Et ils allaient le transporter vers la grève, à travers la foire, quand une diversion s'opéra.
V
Depuis le départ de son ami, le comte de Kehlmark n'avait plus eu de repos. Il ne tenait plus en place. Son agitation augmentait à mesure que la kermesse lointaine approchait de son plus haut période de frénésie. Il suffoquait comme dans l'attente d'un orage lent à éclater.
— Quelle tourmente de plaisir! disait-il à Blandine, qui s'efforçait, maternelle et balsamique, de le distraire de son accablement. Jamais ils n'ont mené pareil sabbat! À entendre ces clameurs, on dirait qu'ils s'amusent à s'entr'égorger!
Les autres années, la cacophonie, le hourvari forain, pétarades, sifflets, orgues et pistons, ne lui parvenaient point en rafales tellement significatives. Aujourd'hui aussi, cette atmosphère électrique se compliquait de bouffées de sueur, d'ivresse, de ripailles et de rut.
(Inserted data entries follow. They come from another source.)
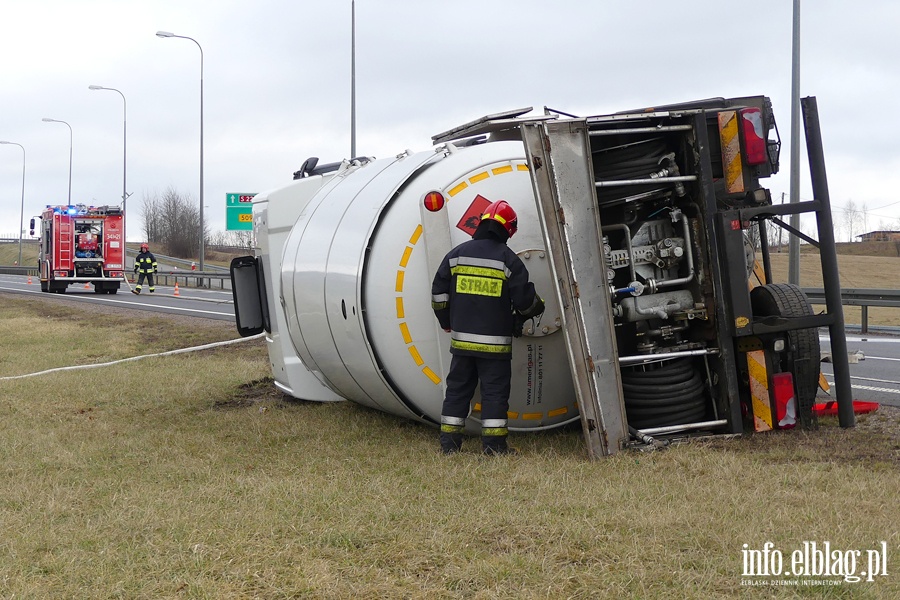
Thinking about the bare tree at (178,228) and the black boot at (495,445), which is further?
the bare tree at (178,228)

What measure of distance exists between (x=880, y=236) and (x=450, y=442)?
5310cm

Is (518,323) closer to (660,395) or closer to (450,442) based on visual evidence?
(450,442)

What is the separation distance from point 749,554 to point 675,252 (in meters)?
2.86

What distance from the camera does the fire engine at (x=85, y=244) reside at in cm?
3444

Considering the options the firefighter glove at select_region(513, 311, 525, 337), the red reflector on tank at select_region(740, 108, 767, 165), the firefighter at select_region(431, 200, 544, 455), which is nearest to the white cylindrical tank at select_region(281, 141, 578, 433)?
the firefighter glove at select_region(513, 311, 525, 337)

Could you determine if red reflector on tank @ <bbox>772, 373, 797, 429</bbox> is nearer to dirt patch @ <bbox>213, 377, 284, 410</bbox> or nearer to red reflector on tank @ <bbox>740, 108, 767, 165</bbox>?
red reflector on tank @ <bbox>740, 108, 767, 165</bbox>

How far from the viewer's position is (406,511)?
510 cm

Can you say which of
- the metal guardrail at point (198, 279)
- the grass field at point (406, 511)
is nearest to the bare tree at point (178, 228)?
the metal guardrail at point (198, 279)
Cette après-midi de saturnale abhorrée ne finirait donc jamais!
Ce fut bien pis quand se coucha le soleil et que l'hallali érotique des trompettes se fut répercuté d'un cap à l'autre de Smaragdis, ajoutant comme un brouillard cuivreux aux affres rouges du ciel agonisant. Et des voix humaines plus stridentes, plus paroxystes encore, reprirent le signal furieux des fanfares et l'aggravèrent au risque d'incendier les ténèbres…
Kehlmark n'y tint plus. Profitant d'un moment où Blandine vaquait aux préparatifs du souper, il se jeta dans le parc. Tout à coup une note aiguë et déchirante, un cri plus lancinant encore que les appels du bugle de Guidon, sous l'ormaie, le soir de leur première confrontation, domina le fracas métallique.